I realise I can’t argue for a Border Poll under the terms of the Good Friday Agreement and just ignore the fact that there is a whole Strand One on local powersharing. I am a cherry picker in many things, but not in my peace agreements. But walking on the sunny side of the street doesn’t mean we don’t have our eyes open. And there is one happy department worth keeping our little eyes on. The department for the Economy. Yeah that department responsible for RHI, where a bit of roguish renegade behaviour went on.

Diane Dodds is its new minister. The newly co-opted member for Upper Bann replaced Carla Lockhart MLA who was elected MP. This was an undoubted relief to the Dodds’ bank manager when Diane was facing unemployment with Brexit ending her MEP career, and husband Nigel had been deposed from his MP seat in North Belfast. Mrs Dodds is a Eurosceptic and was to that end a loud voice in Brussels as MEP. In particular, she used to position to amplify the DUP’s Westminster movable Brexit feast position, during the heady if brief confidence and supply years with the Conservative Party.  
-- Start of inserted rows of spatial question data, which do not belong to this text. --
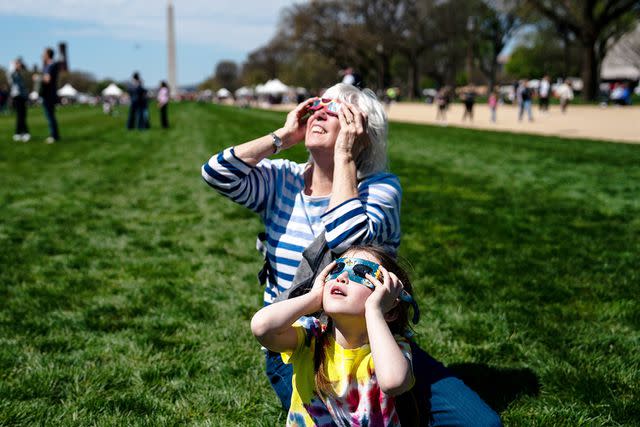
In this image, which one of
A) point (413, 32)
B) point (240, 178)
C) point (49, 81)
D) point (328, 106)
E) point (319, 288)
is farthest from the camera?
point (413, 32)

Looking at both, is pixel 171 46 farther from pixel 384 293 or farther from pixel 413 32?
pixel 384 293

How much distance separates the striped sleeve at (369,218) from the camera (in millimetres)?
2188

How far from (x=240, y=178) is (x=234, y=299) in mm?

Now Diane has a new focus with a senior and key role in the tentative yet positive Executive, and its unanimous stated focus on “delivery”. Her role will be at the sharp end of the consequences of Brexit. Basically, she has to attract investment and devise economic strategy in the context of a wholly different and impaired economic and trade environment. Of course this impaired environment was something she advocated, and must make her new role as minister more challenging than anyone could ever have imagined.

European inward investment is normally attracted by access toa skilled and educated workforce, freedom of movement in the context of modern global economies and, critically, access to markets. Brexit obviously is going to make all of those factors more difficult if not impossible. But Minister Dodds is gliding along like the proverbial swan without mentioning the B word.

Right now, we know young people in the North of Ireland can expect to come away from their education system less well qualified and skilled than their peers living in the south or even in Britain. I know that is hard to believe given the incredible and brilliant young people that surround us, but the figures don’t lie. Proportionately less will finish their education with secondary and third level qualifications. Brexit will make that even worse with less access to European centres of learning and associated opportunities. Freedom of Movement will be restricted. A key desirable for the Tories but disastrous for a modern economy. And with markets East/West will be deliberately impeded with the inevitable restrictions, despite the Withdrawal Agreement and Boris Johnson’s wayward assurances. The picture looks bleak for persuading those choosing where to invest.

When questioned last week however Diane Dodds was tone deaf to Brexit and instead talked about reducing corporation tax. Utterly unconvincing old tat in the context of what is facing her. 

There is no magic bullet to the challenges which face the local economy, and anything that does emerge will be in the context of maximising all island relationships. Will Mrs Dodds be capable to steering this most challenging of ships in these most adverse of conditions? We wait to see.